The IRMCT said in a statement that the man, on the run since 2001, was arrested in the city of Paarl as part of a joint operation by the agency and the South African authorities. Kayishema is accused of orchestrating the killing of nearly 2,000 Tutsi refugees in a Catholic church during the genocide.
Kayishema was indicted in 2001 for genocide, complicity in genocide, conspiracy to commit genocide, and crimes against humanity for acts in Kivumu commune, Kibuyu prefecture.
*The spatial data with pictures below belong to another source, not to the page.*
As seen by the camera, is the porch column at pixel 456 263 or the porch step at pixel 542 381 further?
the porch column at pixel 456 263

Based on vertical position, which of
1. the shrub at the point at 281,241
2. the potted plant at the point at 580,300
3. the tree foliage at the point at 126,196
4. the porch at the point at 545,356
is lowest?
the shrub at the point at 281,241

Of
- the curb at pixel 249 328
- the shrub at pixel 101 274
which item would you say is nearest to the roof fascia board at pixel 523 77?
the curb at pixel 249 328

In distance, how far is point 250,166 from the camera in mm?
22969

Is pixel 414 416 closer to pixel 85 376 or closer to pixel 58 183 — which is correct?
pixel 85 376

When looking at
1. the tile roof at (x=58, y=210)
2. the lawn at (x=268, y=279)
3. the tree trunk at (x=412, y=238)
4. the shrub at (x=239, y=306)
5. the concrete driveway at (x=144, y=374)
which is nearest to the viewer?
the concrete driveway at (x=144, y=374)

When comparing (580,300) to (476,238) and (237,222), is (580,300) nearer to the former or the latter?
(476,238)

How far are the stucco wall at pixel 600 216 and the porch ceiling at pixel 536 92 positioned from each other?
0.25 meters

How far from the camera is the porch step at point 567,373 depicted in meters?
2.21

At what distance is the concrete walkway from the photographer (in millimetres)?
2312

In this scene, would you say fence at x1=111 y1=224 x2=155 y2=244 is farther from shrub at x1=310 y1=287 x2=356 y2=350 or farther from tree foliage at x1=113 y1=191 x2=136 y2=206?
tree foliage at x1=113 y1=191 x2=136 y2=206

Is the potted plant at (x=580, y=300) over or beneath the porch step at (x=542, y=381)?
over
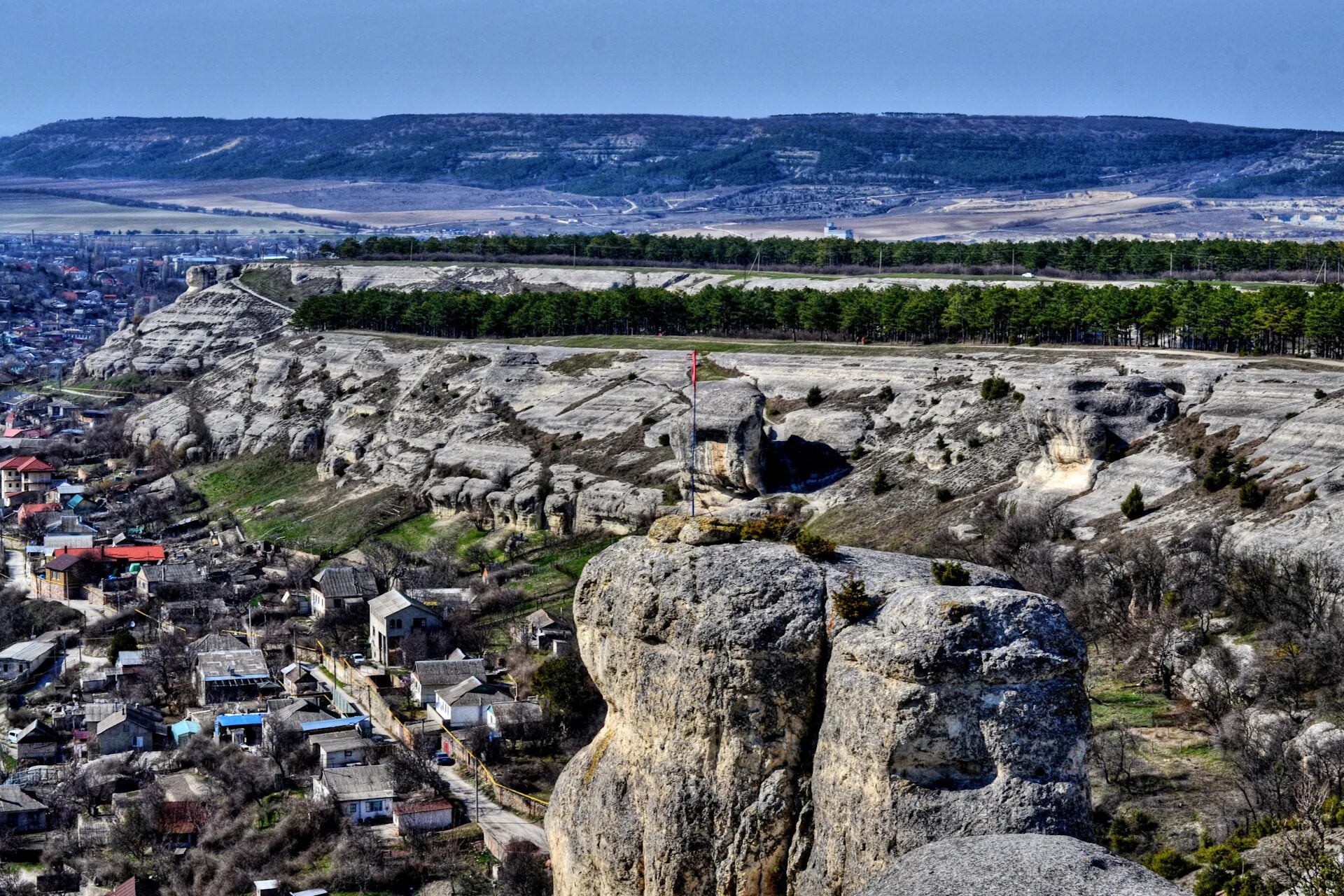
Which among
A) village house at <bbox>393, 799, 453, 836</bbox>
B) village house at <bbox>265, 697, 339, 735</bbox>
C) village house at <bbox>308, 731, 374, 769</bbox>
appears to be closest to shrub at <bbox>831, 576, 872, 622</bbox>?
village house at <bbox>393, 799, 453, 836</bbox>

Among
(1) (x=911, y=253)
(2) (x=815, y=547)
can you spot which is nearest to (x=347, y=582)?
(2) (x=815, y=547)

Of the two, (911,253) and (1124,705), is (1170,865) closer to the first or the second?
(1124,705)

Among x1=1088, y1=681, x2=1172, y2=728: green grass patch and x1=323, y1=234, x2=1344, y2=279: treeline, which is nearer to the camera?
x1=1088, y1=681, x2=1172, y2=728: green grass patch

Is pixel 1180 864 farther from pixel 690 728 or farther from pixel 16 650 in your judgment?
pixel 16 650

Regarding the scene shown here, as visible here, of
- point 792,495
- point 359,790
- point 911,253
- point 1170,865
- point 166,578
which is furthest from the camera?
point 911,253

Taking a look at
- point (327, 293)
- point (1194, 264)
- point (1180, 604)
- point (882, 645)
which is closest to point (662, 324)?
point (1194, 264)

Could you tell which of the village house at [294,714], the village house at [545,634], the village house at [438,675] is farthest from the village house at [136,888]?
the village house at [545,634]

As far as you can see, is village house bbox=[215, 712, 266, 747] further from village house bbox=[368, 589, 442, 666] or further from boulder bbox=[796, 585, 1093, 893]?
boulder bbox=[796, 585, 1093, 893]

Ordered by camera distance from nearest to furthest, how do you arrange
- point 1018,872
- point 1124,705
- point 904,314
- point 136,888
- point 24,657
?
point 1018,872 → point 1124,705 → point 136,888 → point 24,657 → point 904,314
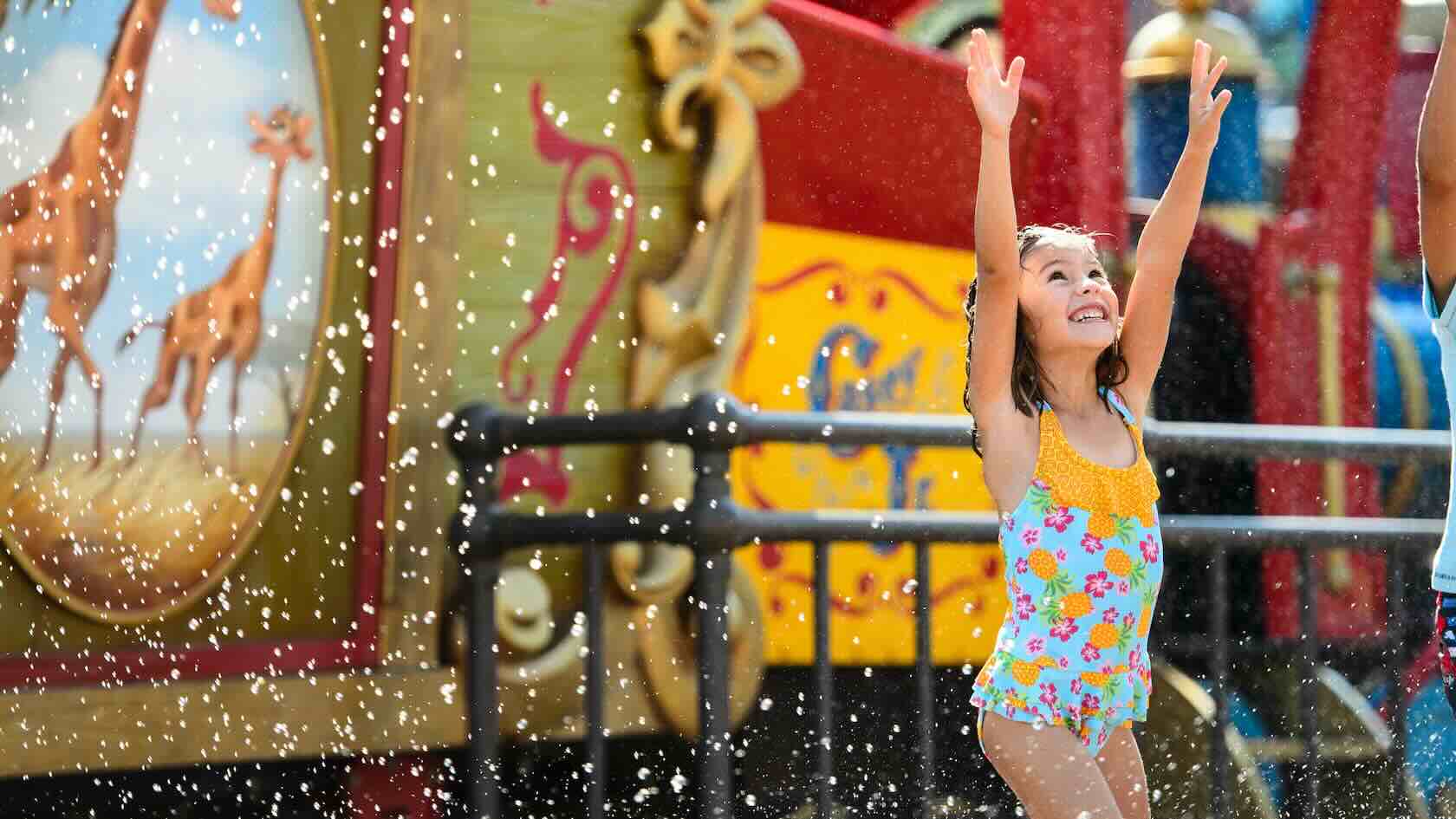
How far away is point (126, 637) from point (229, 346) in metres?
0.47

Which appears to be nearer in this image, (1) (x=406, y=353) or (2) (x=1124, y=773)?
(2) (x=1124, y=773)

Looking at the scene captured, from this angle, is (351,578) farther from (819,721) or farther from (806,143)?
(806,143)

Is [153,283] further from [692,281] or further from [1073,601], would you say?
[1073,601]

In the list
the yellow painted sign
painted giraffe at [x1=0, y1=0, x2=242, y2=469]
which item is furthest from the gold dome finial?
painted giraffe at [x1=0, y1=0, x2=242, y2=469]

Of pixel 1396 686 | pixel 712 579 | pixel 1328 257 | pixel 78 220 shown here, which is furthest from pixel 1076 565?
pixel 1328 257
The man is suspected of murdering more than 2,000 men, women, children and the elderly who had sought refuge in the Nyange Church, including his direct involvement in planning and carrying out the massacre, including obtaining and distributing gasoline to burn the church. with these people inside
After this attempt failed, Kayishema and others involved in the massacre used a bulldozer to tear down the church, burying the refugees, who died in the rubble. Subsequently, they supervised the transfer of corpses to mass graves for the next two days.
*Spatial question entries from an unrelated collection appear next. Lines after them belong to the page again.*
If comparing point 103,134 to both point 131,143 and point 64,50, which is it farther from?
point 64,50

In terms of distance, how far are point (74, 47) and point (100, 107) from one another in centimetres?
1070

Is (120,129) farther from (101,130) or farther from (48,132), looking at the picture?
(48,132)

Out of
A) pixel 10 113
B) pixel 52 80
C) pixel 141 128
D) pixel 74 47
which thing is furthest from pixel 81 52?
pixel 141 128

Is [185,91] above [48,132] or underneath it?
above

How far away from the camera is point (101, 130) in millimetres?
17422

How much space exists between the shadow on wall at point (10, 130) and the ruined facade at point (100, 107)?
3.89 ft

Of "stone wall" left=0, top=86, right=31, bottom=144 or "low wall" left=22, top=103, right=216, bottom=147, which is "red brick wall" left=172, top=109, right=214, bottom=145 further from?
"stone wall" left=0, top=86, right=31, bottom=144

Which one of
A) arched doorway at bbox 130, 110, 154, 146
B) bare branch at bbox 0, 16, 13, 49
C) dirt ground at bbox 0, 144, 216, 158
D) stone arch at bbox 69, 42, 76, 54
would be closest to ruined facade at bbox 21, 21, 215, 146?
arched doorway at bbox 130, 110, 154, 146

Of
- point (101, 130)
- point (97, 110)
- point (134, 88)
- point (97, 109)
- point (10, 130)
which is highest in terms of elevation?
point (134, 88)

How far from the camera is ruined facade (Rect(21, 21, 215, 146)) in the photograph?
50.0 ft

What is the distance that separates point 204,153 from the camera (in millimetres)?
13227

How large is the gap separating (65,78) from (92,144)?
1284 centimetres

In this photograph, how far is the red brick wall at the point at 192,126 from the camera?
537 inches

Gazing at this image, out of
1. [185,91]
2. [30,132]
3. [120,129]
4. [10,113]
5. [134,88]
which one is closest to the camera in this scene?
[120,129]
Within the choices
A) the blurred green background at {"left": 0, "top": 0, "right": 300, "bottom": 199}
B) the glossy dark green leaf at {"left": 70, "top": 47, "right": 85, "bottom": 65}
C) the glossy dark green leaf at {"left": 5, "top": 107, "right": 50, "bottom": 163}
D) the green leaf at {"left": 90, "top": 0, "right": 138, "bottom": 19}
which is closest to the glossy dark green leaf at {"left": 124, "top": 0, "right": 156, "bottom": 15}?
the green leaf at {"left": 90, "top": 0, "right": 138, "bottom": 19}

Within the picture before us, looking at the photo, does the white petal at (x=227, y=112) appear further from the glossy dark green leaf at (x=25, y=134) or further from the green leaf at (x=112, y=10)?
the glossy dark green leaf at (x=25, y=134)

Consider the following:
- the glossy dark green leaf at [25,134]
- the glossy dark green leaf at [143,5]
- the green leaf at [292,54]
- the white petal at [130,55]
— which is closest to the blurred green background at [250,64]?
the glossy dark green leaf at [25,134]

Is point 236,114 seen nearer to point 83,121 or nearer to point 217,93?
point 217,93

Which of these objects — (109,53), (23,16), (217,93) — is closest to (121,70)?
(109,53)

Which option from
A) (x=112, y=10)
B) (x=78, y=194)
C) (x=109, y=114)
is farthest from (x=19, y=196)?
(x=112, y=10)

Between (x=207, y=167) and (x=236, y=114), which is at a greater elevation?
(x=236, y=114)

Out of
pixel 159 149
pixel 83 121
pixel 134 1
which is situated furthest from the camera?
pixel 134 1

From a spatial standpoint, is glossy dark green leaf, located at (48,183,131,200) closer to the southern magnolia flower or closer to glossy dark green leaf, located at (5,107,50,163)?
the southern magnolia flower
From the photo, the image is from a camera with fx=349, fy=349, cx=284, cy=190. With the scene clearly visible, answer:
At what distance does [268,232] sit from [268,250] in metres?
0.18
During her period on the run, Kayishema used various aliases and false documents to hide her identity, while receiving support from relatives and former members of the Forces Démocratiques pour la libération du Rwanda (FDLR) — a rebel armed group founded and composed mainly of Hutus responsible for the genocide– and others who support the genocidal ideology of the Hutu Power movement.
Some 800,000 Rwandans, the vast majority of them Tutsi and moderate Hutu, were killed by Hutu extremists over nearly three months in 1994. Mass graves are still being discovered today, especially since convicts who have served their sentences have provided information about the place where they buried or abandoned their victims.